Apelou-se à participação dos trabalhadores com um vago apelo à “mudança de rumo” nas políticas do governo. Logo aí, apesar do desgoverno a que temos estado sujeitos, a Greve Geral apresentava-se como uma greve contra o governo socialista. – e foi assim que muitos trabalhadores socialistas a encararam e dela se descartaram por não vislumbrarem alternativas ao actual estado de coisas…
Com efeito, exigir uma “mudança de rumo” ao nível da governação, deveria pressupor uma alternativa concreta, mas… onde está ela? Na verdade, nenhuma alternativa concreta, palpável, de esquerda existe ao actual governo.
O Partido Comunista Português e o Bloco de Esquerda, desavindos, sem serem capazes, sequer, de convergir na luta contra as políticas pró-capitalistas deste governo PS não podem ser considerados como uma “alternativa” ao actual governo.
Não apenas pela menor expressão que têm – e deveriam os seus dirigentes reflectir sobre isto, sobre o extraordinário facto de numa situação de grave crise económica e social, não serem capazes de tornar-se num sério pólo de atracção ao descontentamento que existe -, mas sobretudo porque não têm uma real alternativa programática ao actual estado de coisas: uma alternativa socialista.
A alternativa que urge construir
Não é preciso ser um guru na economia para compreender que, se aumentarmos os salários, a inflação subirá com eles; se reduzirmos a jornada laboral, os capitalistas não vão investir; se aumentarmos as verbas para as funções sociais do Estado, teremos de cobrar realmente os impostos aos capitalistas…. Mas assim, os capitais fugiriam do país! Se acabarmos com a flexibilidade e a precarização, as empresas vão para a Polónia, se… Mas é necessário continuar?
Muitos dirão que “as massas não estão preparadas para esse tipo de ideias”. Todavia… Se os activistas mais conscientes não fizerem uma propaganda activa das ideias mais avançadas, como é que estas se formarão no cérebro dos trabalhadores?
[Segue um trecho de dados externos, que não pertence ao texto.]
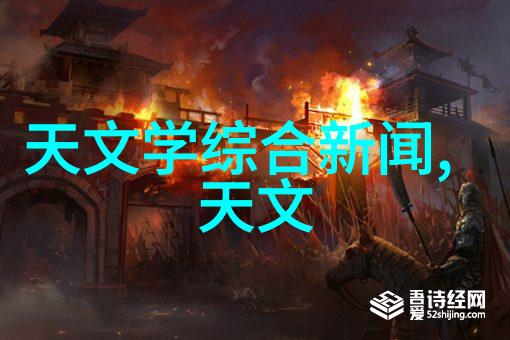 滚筒输送设备我的日常搬运小伙伴
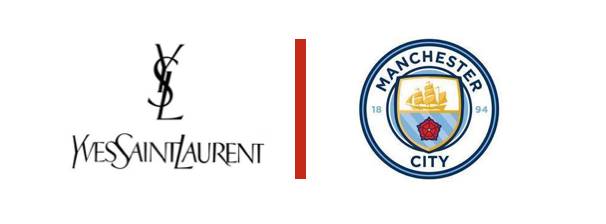 曼联就是香奈儿，皇马就如爱马仕？这样的比喻让直男更懂名牌包包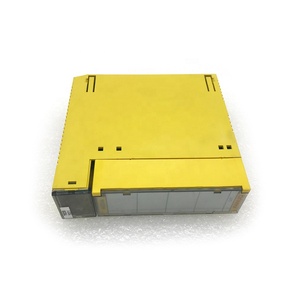 Module d'entrée analogique 12 bits d'origine AAD04A Fanuc A03B-0819-C051 - Product Image 3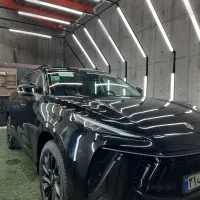 لاماری/1404/صفر خشک/سند مدارک آماده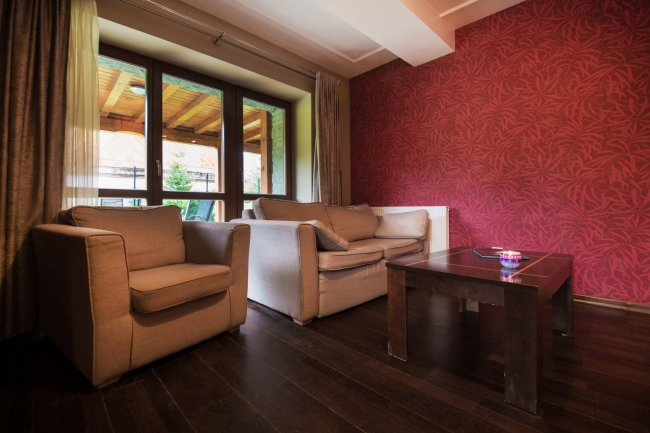RentPlanet Apartamenty Śpiący Rycerz Zakopane, Zakopane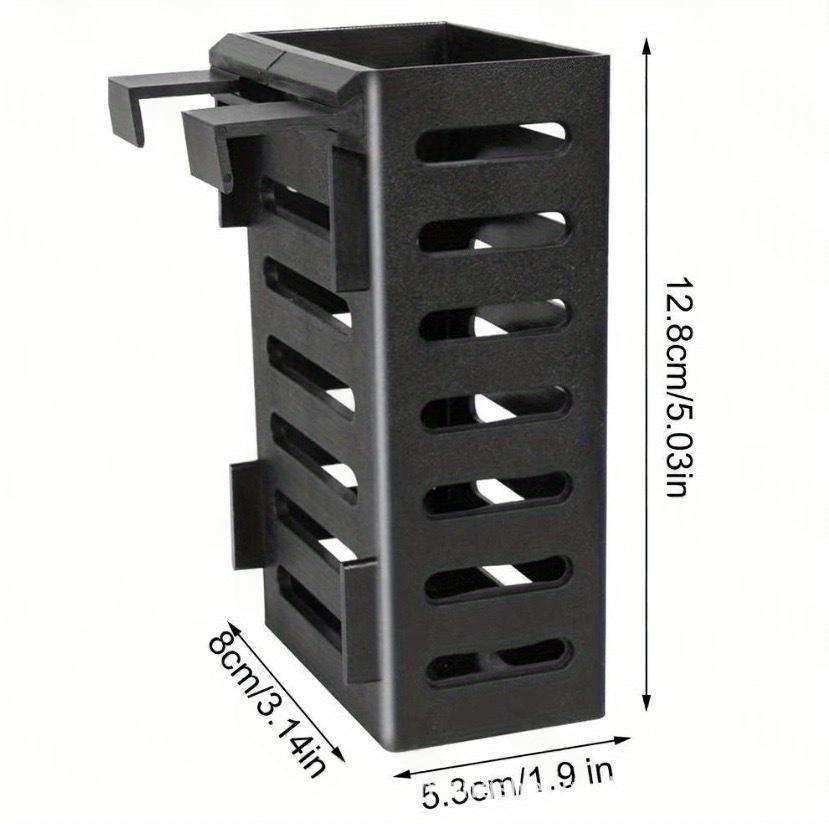 Hydroponic Planting Basket For Fish Tanks - Image 4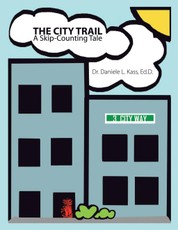 The City Trail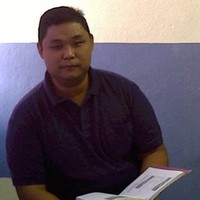 Sergio Yamada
Espontaneamente? Bom… não somos anarquistas, pois não?
Depois – e sobretudo - as nacionalizações não são “ideias bonitas” que possam ser agendadas para as calendas gregas. Pelo contrário, são propostas que emergem da própria luta!
Quando uma multinacional ameaça em deslocalizar uma empresa, não fará sentido exigir a sua nacionalização sob controlo operário? Se quisermos resolver o problema da Habitação, não deveremos municipalizar o solo urbano e expropriar as empresas de construção civil para construir casas baratas e não edificar grandes lucros para os “pato-bravos”? Fará sentido deixar à “iniciativa privada” a agiotagem bancária quando as instituições de crédito deveriam servir o desenvolvimento económico e social do país? Seria assim tão difícil aos trabalhadores compreenderem que a propriedade privada no sector gasolineiro e petrolífero apenas engorda as contas bancários dos seus proprietários à custa dos preços altos da gasolina? Etc., etc., etc.
A maior das utopias não é reclamar a mudança radical, mas continuar a pensar que no seio do capitalismo, sem acabar com a propriedade privada dos grandes meios de produção e o mal chamado sistema de “livre concorrência” (como se os monopólios tudo não decidissem…), possam ser realizadas mudanças que satisfaçam efectivamente as necessidades das massas.
Significa isso que não se deve lutar por reformas? Claro que não! Devemos lutar por todas as conquistas possíveis para a classe trabalhadora, por todas as pequenas vitórias dentro do capitalismo, mas devemos também sempre, sem ocultar os nossos propósitos e fins – como insistiam Marx e Engels no Manifesto – explicar aos trabalhadores e à juventude que nenhuma conquista será irreversível e segura sem a aplicação de outras medidas que garantam a transição para o socialismo. A difusão das ideias, dos métodos e das tradições do marxismo é a tarefa que urge conduzir no seio das organizações da classe trabalhadora.